What the task asks:
It is required that all of the data be written out exactly.

# # # # # # #

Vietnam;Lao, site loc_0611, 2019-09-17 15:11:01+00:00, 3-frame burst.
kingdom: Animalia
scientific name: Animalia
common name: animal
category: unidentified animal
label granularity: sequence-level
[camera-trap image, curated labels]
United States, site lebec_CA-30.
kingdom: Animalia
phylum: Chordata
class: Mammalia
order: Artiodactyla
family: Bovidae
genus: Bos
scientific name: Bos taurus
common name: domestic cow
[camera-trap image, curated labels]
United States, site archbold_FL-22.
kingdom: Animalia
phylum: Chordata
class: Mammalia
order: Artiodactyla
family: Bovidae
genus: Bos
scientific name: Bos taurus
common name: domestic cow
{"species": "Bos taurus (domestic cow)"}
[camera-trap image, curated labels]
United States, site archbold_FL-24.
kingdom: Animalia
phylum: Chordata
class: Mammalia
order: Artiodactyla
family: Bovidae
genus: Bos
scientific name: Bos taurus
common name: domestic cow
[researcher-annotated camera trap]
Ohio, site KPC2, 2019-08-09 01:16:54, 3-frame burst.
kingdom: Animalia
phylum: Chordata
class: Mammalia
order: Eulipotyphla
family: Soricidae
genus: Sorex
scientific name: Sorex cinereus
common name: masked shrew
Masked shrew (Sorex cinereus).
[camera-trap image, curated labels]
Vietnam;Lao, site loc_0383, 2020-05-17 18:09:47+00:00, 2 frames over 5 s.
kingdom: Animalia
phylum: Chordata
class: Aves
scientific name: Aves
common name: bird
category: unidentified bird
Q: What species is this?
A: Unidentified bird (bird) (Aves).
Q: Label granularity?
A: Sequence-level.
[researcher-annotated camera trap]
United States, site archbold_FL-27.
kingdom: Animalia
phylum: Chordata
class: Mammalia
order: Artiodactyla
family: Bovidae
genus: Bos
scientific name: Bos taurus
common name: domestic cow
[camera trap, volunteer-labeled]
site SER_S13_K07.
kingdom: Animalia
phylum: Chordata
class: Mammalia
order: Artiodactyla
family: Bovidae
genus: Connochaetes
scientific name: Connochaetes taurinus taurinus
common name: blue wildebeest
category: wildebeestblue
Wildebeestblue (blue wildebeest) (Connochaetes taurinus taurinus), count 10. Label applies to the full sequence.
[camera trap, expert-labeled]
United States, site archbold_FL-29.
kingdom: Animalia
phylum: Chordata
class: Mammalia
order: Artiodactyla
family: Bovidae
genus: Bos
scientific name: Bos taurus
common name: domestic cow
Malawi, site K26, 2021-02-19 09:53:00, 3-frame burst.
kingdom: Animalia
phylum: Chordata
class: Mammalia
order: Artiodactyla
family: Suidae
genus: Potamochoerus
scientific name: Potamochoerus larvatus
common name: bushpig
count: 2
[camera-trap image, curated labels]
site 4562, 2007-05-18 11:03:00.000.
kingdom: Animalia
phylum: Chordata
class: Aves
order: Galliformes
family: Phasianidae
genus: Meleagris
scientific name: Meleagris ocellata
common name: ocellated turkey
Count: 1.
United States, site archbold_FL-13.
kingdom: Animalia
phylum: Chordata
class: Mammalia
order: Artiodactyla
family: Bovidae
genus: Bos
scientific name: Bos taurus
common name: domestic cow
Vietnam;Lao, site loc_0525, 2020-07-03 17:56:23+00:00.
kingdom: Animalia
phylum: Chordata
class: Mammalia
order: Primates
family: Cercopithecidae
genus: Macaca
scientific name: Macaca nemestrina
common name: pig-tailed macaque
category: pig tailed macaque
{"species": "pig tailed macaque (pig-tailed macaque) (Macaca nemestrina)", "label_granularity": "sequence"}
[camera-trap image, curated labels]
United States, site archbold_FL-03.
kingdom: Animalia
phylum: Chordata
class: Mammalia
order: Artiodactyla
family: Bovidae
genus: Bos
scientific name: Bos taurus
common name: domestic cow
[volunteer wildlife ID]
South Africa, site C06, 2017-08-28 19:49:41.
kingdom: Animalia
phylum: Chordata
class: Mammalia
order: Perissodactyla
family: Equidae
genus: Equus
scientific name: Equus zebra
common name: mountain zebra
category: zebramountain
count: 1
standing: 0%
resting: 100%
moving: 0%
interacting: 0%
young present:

# # # # # # #

Answer for the task:
Vietnam;Lao, site loc_0611, 2019-09-17 15:11:01+00:00, 3-frame burst.
kingdom: Animalia
scientific name: Animalia
common name: animal
category: unidentified animal
label granularity: sequence-level
[camera-trap image, curated labels]
United States, site lebec_CA-30.
kingdom: Animalia
phylum: Chordata
class: Mammalia
order: Artiodactyla
family: Bovidae
genus: Bos
scientific name: Bos taurus
common name: domestic cow
[camera-trap image, curated labels]
United States, site archbold_FL-22.
kingdom: Animalia
phylum: Chordata
class: Mammalia
order: Artiodactyla
family: Bovidae
genus: Bos
scientific name: Bos taurus
common name: domestic cow
{"species": "Bos taurus (domestic cow)"}
[camera-trap image, curated labels]
United States, site archbold_FL-24.
kingdom: Animalia
phylum: Chordata
class: Mammalia
order: Artiodactyla
family: Bovidae
genus: Bos
scientific name: Bos taurus
common name: domestic cow
[researcher-annotated camera trap]
Ohio, site KPC2, 2019-08-09 01:16:54, 3-frame burst.
kingdom: Animalia
phylum: Chordata
class: Mammalia
order: Eulipotyphla
family: Soricidae
genus: Sorex
scientific name: Sorex cinereus
common name: masked shrew
Masked shrew (Sorex cinereus).
[camera-trap image, curated labels]
Vietnam;Lao, site loc_0383, 2020-05-17 18:09:47+00:00, 2 frames over 5 s.
kingdom: Animalia
phylum: Chordata
class: Aves
scientific name: Aves
common name: bird
category: unidentified bird
Q: What species is this?
A: Unidentified bird (bird) (Aves).
Q: Label granularity?
A: Sequence-level.
[researcher-annotated camera trap]
United States, site archbold_FL-27.
kingdom: Animalia
phylum: Chordata
class: Mammalia
order: Artiodactyla
family: Bovidae
genus: Bos
scientific name: Bos taurus
common name: domestic cow
[camera trap, volunteer-labeled]
site SER_S13_K07.
kingdom: Animalia
phylum: Chordata
class: Mammalia
order: Artiodactyla
family: Bovidae
genus: Connochaetes
scientific name: Connochaetes taurinus taurinus
common name: blue wildebeest
category: wildebeestblue
Wildebeestblue (blue wildebeest) (Connochaetes taurinus taurinus), count 10. Label applies to the full sequence.
[camera trap, expert-labeled]
United States, site archbold_FL-29.
kingdom: Animalia
phylum: Chordata
class: Mammalia
order: Artiodactyla
family: Bovidae
genus: Bos
scientific name: Bos taurus
common name: domestic cow
Malawi, site K26, 2021-02-19 09:53:00, 3-frame burst.
kingdom: Animalia
phylum: Chordata
class: Mammalia
order: Artiodactyla
family: Suidae
genus: Potamochoerus
scientific name: Potamochoerus larvatus
common name: bushpig
count: 2
[camera-trap image, curated labels]
site 4562, 2007-05-18 11:03:00.000.
kingdom: Animalia
phylum: Chordata
class: Aves
order: Galliformes
family: Phasianidae
genus: Meleagris
scientific name: Meleagris ocellata
common name: ocellated turkey
Count: 1.
United States, site archbold_FL-13.
kingdom: Animalia
phylum: Chordata
class: Mammalia
order: Artiodactyla
family: Bovidae
genus: Bos
scientific name: Bos taurus
common name: domestic cow
Vietnam;Lao, site loc_0525, 2020-07-03 17:56:23+00:00.
kingdom: Animalia
phylum: Chordata
class: Mammalia
order: Primates
family: Cercopithecidae
genus: Macaca
scientific name: Macaca nemestrina
common name: pig-tailed macaque
category: pig tailed macaque
{"species": "pig tailed macaque (pig-tailed macaque) (Macaca nemestrina)", "label_granularity": "sequence"}
[camera-trap image, curated labels]
United States, site archbold_FL-03.
kingdom: Animalia
phylum: Chordata
class: Mammalia
order: Artiodactyla
family: Bovidae
genus: Bos
scientific name: Bos taurus
common name: domestic cow
[volunteer wildlife ID]
South Africa, site C06, 2017-08-28 19:49:41.
kingdom: Animalia
phylum: Chordata
class: Mammalia
order: Perissodactyla
family: Equidae
genus: Equus
scientific name: Equus zebra
common name: mountain zebra
category: zebramountain
count: 1
standing: 0%
resting: 100%
moving: 0%
interacting: 0%
young present:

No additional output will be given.